Meditation Monday, July 5, 2021

“Don’t be overcome by evil but overcome evil with good.”

Romans 12:21

I go to the beach for solace and renewal. On one such excursion, I was blessed to watch two young children building the “best sandcastle EVER!” They scooped sand to form bridges, dribbled watery sand for the towers, and were intent on making a complicated moat using twigs, shells, moss, and anything else they could find. So intent were they on their creation, they failed to see the tide creeping up behind them. When a wave flattened their castle, their joy turned to howls of disbelief and sadness. It was hard to watch. But what has forever been burned into my memory is how they ran to their father for comfort, and after shedding a few intense tears, they picked up their buckets and found a place to start over. 

We have all experienced high tides that demolish the sandcastles we filled with hopes and dreams. Sometimes we find it hard to let go of the “best sandcastle EVER.” It is particularly hard when the waves crash, and a church ritual or program that at one time brought great joy to the congregation is no longer relevant. At those times, even though it is not easy, we need to pick up our buckets and move to a new place. It is easy to be undone by the waves of change brought into our congregation by COVID; to fear what the future might hold. Yes, we know that out of consideration for those who are frail we must keep our masks on. We grieve that we are unable to hold the hands of those we love or hug during the passing of the peace; we were not created to be little islands in a sea of people. We mourn the loss of members and the smaller numbers of children who attend faith formation. So, now what? We pray.

● DATA LISTING:
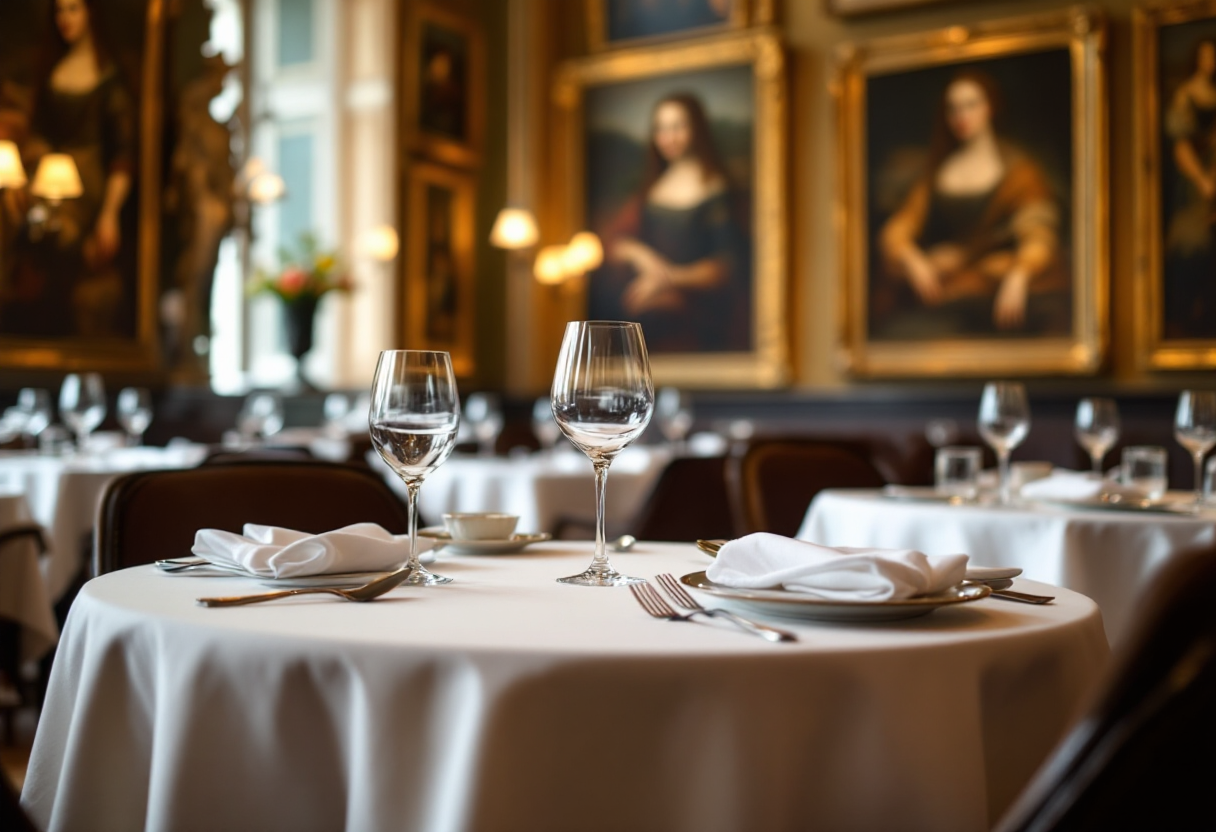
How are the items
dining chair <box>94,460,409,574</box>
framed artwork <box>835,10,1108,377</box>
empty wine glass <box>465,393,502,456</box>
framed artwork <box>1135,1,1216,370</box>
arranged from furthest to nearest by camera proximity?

● EXERCISE SET:
1. Answer these questions about the July 5, 2021 meditation, one line each:
(a) Which Bible verse does it quote at the top?
(b) What did the children do right after a wave flattened their castle?
(c) According to the meditation, why must masks stay on?
2. List each material the meditation names for building the children's moat.
3. Write the next paragraph of the meditation on sandcastles and change, continuing from "We pray."

● WRITTEN RESPONSES:
1.
(a) Romans 12:21.
(b) They ran to their father for comfort.
(c) Masks stay on out of consideration for those who are frail.

2. Twigs, shells, moss.

3.
Ever Gracious God, 

Open us all to new ways of doing things. Help us to pick up our buckets and listen to you as we explore new ways to connect with each other. Give us a trusting heart to know that you are there with us every step of the way. Help us, Lord, to create space and give grace to those around us whose opinions may differ so that we may love each other as you have loved us. Remind us of what is truly essential and embrace the changes we may not personally welcome out of respect and love for each other.